YOUR GOAL
Turn every one of the records below into a numbered list, skipping any blank lines.

[GIVEN DATA Boundary: Start]

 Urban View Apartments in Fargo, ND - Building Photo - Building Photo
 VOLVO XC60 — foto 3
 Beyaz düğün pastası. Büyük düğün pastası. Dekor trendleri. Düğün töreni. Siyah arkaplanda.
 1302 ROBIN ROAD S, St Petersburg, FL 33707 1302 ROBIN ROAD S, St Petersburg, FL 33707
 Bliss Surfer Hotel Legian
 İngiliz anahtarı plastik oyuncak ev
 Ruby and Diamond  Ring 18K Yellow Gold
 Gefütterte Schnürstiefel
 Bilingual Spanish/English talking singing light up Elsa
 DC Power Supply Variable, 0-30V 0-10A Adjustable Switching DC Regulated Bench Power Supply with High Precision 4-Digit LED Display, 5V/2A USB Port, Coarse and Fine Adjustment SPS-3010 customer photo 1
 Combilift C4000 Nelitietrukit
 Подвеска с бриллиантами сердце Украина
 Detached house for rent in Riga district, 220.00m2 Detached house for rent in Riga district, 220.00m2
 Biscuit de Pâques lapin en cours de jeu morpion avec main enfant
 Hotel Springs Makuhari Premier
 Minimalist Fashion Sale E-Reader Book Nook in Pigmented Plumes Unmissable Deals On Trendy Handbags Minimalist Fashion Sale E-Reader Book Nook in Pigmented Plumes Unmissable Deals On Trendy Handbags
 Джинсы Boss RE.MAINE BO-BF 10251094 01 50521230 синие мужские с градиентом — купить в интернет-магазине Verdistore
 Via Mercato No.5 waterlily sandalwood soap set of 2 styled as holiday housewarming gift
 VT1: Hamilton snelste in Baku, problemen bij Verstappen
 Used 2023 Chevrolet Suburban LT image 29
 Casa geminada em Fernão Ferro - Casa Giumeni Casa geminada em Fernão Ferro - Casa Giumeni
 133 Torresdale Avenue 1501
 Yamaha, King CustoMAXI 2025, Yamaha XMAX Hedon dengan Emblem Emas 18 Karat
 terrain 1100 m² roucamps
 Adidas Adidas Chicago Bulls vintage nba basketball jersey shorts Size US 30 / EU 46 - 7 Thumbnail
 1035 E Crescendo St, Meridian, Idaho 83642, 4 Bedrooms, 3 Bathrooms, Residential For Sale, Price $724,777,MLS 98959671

[GIVEN DATA Boundary: End]

SOLUTION TO THE PROBLEM
1.  Urban View Apartments in Fargo, ND - Building Photo - Building Photo
2.  VOLVO XC60 — foto 3
3.  Beyaz düğün pastası. Büyük düğün pastası. Dekor trendleri. Düğün töreni. Siyah arkaplanda.
4.  1302 ROBIN ROAD S, St Petersburg, FL 33707 1302 ROBIN ROAD S, St Petersburg, FL 33707
5.  Bliss Surfer Hotel Legian
6.  İngiliz anahtarı plastik oyuncak ev
7.  Ruby and Diamond  Ring 18K Yellow Gold
8.  Gefütterte Schnürstiefel
9.  Bilingual Spanish/English talking singing light up Elsa
10.  DC Power Supply Variable, 0-30V 0-10A Adjustable Switching DC Regulated Bench Power Supply with High Precision 4-Digit LED Display, 5V/2A USB Port, Coarse and Fine Adjustment SPS-3010 customer photo 1
11.  Combilift C4000 Nelitietrukit
12.  Подвеска с бриллиантами сердце Украина
13.  Detached house for rent in Riga district, 220.00m2 Detached house for rent in Riga district, 220.00m2
14.  Biscuit de Pâques lapin en cours de jeu morpion avec main enfant
15.  Hotel Springs Makuhari Premier
16.  Minimalist Fashion Sale E-Reader Book Nook in Pigmented Plumes Unmissable Deals On Trendy Handbags Minimalist Fashion Sale E-Reader Book Nook in Pigmented Plumes Unmissable Deals On Trendy Handbags
17.  Джинсы Boss RE.MAINE BO-BF 10251094 01 50521230 синие мужские с градиентом — купить в интернет-магазине Verdistore
18.  Via Mercato No.5 waterlily sandalwood soap set of 2 styled as holiday housewarming gift
19.  VT1: Hamilton snelste in Baku, problemen bij Verstappen
20.  Used 2023 Chevrolet Suburban LT image 29
21.  Casa geminada em Fernão Ferro - Casa Giumeni Casa geminada em Fernão Ferro - Casa Giumeni
22.  133 Torresdale Avenue 1501
23.  Yamaha, King CustoMAXI 2025, Yamaha XMAX Hedon dengan Emblem Emas 18 Karat
24.  terrain 1100 m² roucamps
25.  Adidas Adidas Chicago Bulls vintage nba basketball jersey shorts Size US 30 / EU 46 - 7 Thumbnail
26.  1035 E Crescendo St, Meridian, Idaho 83642, 4 Bedrooms, 3 Bathrooms, Residential For Sale, Price $724,777,MLS 98959671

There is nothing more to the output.